How load and scape a webpage?

uri looks useful maybe?
e.g. read a table and get all table cell contents

require "http"
require "xml"
require "uri"

# Provide the URL on the CLI
uri = URI.parse(ARGV[0])

# Fetch the HTML page
response = HTTP::Client.get(uri)
# Parse the HTML document
doc = XML.parse_html(response.body)
# Find all `td` elements that are inside of `table` elements
table_cells = doc.xpath_nodes("//table//td")

pp table_cells.map(&.text)

The string passed to xpath_nodes can be customized for the content you’re scraping. But it’s important to keep in mind that it’s XPath syntax rather than CSS selectors.

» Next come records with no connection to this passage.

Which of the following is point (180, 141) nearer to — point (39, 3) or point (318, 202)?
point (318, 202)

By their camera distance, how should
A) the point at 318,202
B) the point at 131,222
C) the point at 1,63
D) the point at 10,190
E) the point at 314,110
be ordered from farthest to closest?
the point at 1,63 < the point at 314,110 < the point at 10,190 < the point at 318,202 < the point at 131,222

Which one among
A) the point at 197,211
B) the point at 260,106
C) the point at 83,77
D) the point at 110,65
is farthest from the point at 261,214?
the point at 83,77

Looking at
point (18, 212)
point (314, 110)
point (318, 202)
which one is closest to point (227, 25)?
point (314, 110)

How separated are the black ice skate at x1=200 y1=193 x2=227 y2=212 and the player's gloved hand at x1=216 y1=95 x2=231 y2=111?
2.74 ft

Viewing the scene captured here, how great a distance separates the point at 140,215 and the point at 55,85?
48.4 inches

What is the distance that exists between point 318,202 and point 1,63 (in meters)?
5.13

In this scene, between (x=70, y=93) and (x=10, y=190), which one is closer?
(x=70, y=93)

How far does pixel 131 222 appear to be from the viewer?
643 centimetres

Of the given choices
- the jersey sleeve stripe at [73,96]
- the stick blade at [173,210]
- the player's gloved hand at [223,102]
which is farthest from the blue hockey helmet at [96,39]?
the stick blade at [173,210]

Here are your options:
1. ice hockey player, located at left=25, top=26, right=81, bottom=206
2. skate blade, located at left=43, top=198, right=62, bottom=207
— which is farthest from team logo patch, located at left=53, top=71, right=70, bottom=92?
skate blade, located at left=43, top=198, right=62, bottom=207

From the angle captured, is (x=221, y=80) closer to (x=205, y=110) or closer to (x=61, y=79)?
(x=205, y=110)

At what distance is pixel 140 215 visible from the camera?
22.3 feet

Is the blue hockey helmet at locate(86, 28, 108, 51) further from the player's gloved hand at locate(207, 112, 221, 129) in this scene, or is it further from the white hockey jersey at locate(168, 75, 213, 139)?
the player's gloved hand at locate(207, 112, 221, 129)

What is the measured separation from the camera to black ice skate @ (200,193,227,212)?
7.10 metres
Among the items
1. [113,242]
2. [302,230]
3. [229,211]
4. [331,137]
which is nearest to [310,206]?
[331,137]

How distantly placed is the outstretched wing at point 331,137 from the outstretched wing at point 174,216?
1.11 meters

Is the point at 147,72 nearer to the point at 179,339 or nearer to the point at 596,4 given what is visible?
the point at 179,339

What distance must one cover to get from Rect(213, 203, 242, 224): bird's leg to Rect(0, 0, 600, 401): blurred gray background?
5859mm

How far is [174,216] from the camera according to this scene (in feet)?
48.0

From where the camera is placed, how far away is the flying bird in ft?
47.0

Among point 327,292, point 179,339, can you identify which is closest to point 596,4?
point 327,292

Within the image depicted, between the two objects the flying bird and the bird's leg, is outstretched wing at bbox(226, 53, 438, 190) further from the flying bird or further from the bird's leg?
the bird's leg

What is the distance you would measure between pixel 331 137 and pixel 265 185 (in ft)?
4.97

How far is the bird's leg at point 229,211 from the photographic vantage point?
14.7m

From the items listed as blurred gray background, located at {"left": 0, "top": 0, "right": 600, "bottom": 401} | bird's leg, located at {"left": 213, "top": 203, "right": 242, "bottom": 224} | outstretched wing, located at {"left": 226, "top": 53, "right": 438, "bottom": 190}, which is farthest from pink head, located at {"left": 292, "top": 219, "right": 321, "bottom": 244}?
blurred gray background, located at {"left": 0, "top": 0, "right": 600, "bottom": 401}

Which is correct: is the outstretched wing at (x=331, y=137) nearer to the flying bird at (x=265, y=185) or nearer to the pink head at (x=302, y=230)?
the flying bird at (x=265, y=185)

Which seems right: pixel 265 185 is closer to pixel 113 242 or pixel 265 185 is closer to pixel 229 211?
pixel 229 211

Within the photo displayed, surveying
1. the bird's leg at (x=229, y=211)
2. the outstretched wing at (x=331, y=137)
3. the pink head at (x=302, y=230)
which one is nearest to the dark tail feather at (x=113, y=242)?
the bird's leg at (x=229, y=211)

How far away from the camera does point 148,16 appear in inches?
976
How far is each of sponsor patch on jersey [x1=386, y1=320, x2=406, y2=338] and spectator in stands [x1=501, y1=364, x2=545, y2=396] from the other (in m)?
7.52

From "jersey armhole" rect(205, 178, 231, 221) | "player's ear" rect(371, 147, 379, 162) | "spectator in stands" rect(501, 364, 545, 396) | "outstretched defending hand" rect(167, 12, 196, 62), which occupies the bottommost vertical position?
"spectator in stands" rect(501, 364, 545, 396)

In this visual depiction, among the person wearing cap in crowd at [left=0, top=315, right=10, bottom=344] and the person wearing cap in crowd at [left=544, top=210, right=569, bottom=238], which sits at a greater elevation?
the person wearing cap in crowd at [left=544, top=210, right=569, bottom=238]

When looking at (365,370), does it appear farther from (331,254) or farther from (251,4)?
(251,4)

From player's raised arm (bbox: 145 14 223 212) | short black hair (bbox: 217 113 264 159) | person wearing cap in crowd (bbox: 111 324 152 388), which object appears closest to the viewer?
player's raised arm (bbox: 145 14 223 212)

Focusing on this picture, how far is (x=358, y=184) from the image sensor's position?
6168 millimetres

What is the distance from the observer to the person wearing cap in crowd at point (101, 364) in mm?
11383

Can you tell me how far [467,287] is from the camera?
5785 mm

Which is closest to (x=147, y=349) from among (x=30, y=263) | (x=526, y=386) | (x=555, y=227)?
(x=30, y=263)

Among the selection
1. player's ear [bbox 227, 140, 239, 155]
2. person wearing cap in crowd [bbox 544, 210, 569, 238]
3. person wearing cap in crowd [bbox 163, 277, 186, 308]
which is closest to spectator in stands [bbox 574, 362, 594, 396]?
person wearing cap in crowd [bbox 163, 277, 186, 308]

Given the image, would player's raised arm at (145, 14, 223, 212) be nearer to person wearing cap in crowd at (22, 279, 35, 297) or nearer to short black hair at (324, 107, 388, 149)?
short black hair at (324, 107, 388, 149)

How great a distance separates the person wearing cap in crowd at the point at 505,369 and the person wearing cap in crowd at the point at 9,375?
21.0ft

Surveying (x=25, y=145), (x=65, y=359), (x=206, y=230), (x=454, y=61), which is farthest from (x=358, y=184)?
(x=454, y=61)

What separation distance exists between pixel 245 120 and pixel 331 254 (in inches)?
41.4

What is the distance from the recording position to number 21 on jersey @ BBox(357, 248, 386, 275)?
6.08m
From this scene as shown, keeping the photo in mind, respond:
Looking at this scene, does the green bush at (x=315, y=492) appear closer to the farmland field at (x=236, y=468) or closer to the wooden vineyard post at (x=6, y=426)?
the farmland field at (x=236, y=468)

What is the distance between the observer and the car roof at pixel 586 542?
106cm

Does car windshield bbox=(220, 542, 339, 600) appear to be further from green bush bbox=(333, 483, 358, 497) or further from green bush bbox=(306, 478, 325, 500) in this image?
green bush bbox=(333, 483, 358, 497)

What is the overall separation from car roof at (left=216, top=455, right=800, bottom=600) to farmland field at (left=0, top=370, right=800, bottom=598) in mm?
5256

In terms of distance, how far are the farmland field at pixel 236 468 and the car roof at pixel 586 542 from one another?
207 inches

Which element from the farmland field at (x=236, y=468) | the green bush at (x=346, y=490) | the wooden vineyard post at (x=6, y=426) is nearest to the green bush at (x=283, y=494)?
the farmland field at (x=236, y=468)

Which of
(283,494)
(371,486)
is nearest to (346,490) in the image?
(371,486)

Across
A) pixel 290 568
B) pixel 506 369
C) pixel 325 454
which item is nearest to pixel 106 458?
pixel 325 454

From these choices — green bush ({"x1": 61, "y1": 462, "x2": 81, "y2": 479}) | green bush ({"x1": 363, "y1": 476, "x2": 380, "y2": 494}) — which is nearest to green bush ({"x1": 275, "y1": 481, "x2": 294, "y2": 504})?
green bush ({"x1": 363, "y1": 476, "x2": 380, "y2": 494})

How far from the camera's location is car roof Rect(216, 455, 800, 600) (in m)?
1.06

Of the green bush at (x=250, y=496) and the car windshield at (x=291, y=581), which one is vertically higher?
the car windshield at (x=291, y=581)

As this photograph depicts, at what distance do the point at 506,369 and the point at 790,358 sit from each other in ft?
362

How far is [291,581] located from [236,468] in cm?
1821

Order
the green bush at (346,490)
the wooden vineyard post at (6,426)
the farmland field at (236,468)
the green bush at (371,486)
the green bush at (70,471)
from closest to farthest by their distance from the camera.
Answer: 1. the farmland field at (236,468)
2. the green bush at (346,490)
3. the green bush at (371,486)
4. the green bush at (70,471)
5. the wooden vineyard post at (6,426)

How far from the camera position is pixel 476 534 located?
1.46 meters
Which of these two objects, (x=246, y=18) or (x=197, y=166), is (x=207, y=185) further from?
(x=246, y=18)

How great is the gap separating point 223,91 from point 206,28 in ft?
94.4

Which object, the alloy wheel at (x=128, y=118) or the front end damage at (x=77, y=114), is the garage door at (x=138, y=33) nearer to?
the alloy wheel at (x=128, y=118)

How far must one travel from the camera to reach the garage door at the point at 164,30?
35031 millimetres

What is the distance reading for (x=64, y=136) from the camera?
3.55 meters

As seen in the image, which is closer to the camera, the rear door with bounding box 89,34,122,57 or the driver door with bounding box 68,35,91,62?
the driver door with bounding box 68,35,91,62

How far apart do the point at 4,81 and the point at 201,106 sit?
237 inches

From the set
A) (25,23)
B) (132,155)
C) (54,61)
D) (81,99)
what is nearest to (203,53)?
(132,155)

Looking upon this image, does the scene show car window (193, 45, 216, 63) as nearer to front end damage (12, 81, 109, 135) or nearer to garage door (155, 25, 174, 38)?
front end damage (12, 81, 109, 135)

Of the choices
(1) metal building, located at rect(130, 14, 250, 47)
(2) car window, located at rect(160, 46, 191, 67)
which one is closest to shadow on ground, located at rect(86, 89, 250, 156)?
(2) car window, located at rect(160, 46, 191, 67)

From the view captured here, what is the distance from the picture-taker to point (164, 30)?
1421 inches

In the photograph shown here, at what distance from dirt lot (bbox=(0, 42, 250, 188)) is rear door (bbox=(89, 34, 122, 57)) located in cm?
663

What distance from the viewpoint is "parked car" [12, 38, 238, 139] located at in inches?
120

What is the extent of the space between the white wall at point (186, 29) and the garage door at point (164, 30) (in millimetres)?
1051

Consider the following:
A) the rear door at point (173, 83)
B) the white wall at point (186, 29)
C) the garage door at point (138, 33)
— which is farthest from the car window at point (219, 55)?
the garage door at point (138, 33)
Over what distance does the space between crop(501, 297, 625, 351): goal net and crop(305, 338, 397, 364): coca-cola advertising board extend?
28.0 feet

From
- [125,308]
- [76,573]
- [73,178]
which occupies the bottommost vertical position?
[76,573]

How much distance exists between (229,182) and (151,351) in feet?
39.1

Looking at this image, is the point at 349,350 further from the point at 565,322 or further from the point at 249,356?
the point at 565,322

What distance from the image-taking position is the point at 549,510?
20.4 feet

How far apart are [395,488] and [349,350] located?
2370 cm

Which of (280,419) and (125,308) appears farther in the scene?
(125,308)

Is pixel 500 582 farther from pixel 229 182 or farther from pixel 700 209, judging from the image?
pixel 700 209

If you want to use CSS selectors, you can use the kostya/lexbor shard. It’s easy enough to use, and I use it in one of my own apps.

2 Likes

I get this error:

/home/drhuffman12/.cache/crystal/crystal-run-web_scraper.tmp: error while loading shared libraries: libssl.so.1.1: cannot open shared object file: No such file or directory

and this doesn’t help:
sudo apt-get install libssl-dev
nor
sudo apt-get install libssl3.0-dev

Also,

libssl-dev is already the newest version (3.0.2-0ubuntu1.10).

Also:

require "lexbor"

tells me Error: can't find file 'lexbor', eventhough I added it to my shard like

dependencies:
  lexbor:
    github: kostya/lexbor

and run shards install

It sounds like you’ve got v3 of LibSSL/OpenSSL installed and Crystal is trying to use v1.1. I run into a similar issue recently with Ruby on macOS. To work around it, I had to ensure that the default OpenSSL version was 1.1 and not 3. On Homebrew that involved running brew link --overwrite openssl@1.1 but I don’t remember how to do that with apt.

2 Likes

Are you maybe using an old version of crystal? I am on debian unstable with just libssl 3.0.10-1, no version 1.1, and the latest crystal 1.9.2 is working fine with it

Apparantly, I have:

$ openssl version -a
OpenSSL 1.1.1s  1 Nov 2022
built on: Tue Nov  1 12:36:10 2022 UTC
platform: linux-x86_64
options:  bn(64,64) md2(char) rc4(8x,int) des(int) idea(int) blowfish(ptr) 
compiler: gcc-11 -fPIC -pthread -m64 -Wa,--noexecstack -Wall -O3 -DOPENSSL_USE_NODELETE -DL_ENDIAN -DOPENSSL_PIC -DOPENSSL_CPUID_OBJ -DOPENSSL_IA32_SSE2 -DOPENSSL_BN_ASM_MONT -DOPENSSL_BN_ASM_MONT5 -DOPENSSL_BN_ASM_GF2m -DSHA1_ASM -DSHA256_ASM -DSHA512_ASM -DKECCAK1600_ASM -DRC4_ASM -DMD5_ASM -DAESNI_ASM -DVPAES_ASM -DGHASH_ASM -DECP_NISTZ256_ASM -DX25519_ASM -DPOLY1305_ASM -DNDEBUG
OPENSSLDIR: "/home/linuxbrew/.linuxbrew/etc/openssl@1.1"
ENGINESDIR: "/home/linuxbrew/.linuxbrew/Cellar/openssl@1.1/1.1.1s/lib/engines-1.1"
Seeding source: os-specific